I have somewhat devised a solution that does what I'm looking for but requires manually generating a list of functions that I'd like to avoid.

Z[x_] = Min[x, x^2, x^3, x^4, x^5]
g1[x_] = Piecewise[{{x, x == Z[x]}}]
g2[x_] = Piecewise[{{x^2, x^2 == Z[x]}}]
g3[x_] = Piecewise[{{x^3, x^3 == Z[x]}}]
g4[x_] = Piecewise[{{x^4, x^4 == Z[x]}}]
g5[x_] = Piecewise[{{x^5, x^5 == Z[x]}}]
Plot[{g1[x], g2[x], g3[x], g4[x], g5[x]}, {x, 0, 2}, PlotRange -> All, PlotLegends -> "Expressions"]

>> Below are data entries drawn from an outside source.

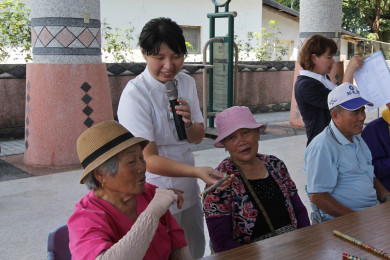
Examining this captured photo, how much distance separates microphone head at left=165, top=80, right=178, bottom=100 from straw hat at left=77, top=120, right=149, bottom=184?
360 millimetres

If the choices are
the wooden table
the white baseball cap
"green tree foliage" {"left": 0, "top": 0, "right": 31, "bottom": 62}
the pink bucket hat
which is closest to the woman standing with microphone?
the pink bucket hat

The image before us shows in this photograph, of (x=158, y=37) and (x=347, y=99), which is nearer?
(x=158, y=37)

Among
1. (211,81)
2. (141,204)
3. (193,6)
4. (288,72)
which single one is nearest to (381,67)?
(141,204)

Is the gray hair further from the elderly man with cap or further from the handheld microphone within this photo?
the elderly man with cap

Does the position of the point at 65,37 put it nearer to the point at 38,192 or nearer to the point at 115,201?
the point at 38,192

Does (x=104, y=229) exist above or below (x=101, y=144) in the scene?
below

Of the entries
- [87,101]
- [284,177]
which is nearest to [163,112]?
[284,177]

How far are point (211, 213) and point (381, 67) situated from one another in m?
1.80

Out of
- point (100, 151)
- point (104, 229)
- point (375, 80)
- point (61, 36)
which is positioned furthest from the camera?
point (61, 36)

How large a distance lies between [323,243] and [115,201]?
88cm

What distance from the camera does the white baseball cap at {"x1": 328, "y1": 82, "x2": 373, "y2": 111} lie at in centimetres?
290

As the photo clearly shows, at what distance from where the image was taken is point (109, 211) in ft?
6.40

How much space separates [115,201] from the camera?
2.01 meters

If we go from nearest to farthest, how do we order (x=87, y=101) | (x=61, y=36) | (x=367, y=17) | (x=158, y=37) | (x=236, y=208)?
(x=158, y=37), (x=236, y=208), (x=61, y=36), (x=87, y=101), (x=367, y=17)
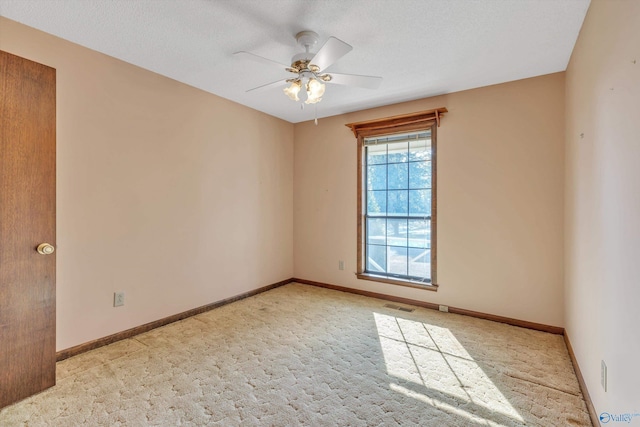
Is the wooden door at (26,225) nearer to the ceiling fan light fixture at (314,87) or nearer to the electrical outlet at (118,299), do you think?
the electrical outlet at (118,299)

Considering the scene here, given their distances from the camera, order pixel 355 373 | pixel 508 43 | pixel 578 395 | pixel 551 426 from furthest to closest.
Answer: pixel 508 43 < pixel 355 373 < pixel 578 395 < pixel 551 426

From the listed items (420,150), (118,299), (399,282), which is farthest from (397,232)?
(118,299)

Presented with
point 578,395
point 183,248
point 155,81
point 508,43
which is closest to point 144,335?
point 183,248

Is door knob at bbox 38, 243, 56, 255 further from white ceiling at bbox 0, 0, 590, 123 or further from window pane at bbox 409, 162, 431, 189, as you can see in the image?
window pane at bbox 409, 162, 431, 189

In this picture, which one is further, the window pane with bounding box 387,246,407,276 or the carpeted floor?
the window pane with bounding box 387,246,407,276

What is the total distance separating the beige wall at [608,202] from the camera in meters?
1.23

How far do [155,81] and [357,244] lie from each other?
298 cm

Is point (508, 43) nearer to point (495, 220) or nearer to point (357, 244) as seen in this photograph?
point (495, 220)

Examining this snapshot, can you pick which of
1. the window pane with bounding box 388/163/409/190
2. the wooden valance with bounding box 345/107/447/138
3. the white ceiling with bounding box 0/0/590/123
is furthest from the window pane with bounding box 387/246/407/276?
the white ceiling with bounding box 0/0/590/123

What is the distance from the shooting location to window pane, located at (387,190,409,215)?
3.83 metres

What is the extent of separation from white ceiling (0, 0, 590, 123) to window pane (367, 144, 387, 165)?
39.8 inches

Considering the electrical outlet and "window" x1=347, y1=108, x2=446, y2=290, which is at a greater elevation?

Produces the following output Some way to automate this would be much more preferred. In general I might want to err on the side of using Mr.Wizard's solution for my use case as I intend to do this repeated for lists of many functions at a time.

Further it might be nice for the expressions in the legend to include the original definitions of the functions $f$, but this is something that can be adjust manually fairly easily.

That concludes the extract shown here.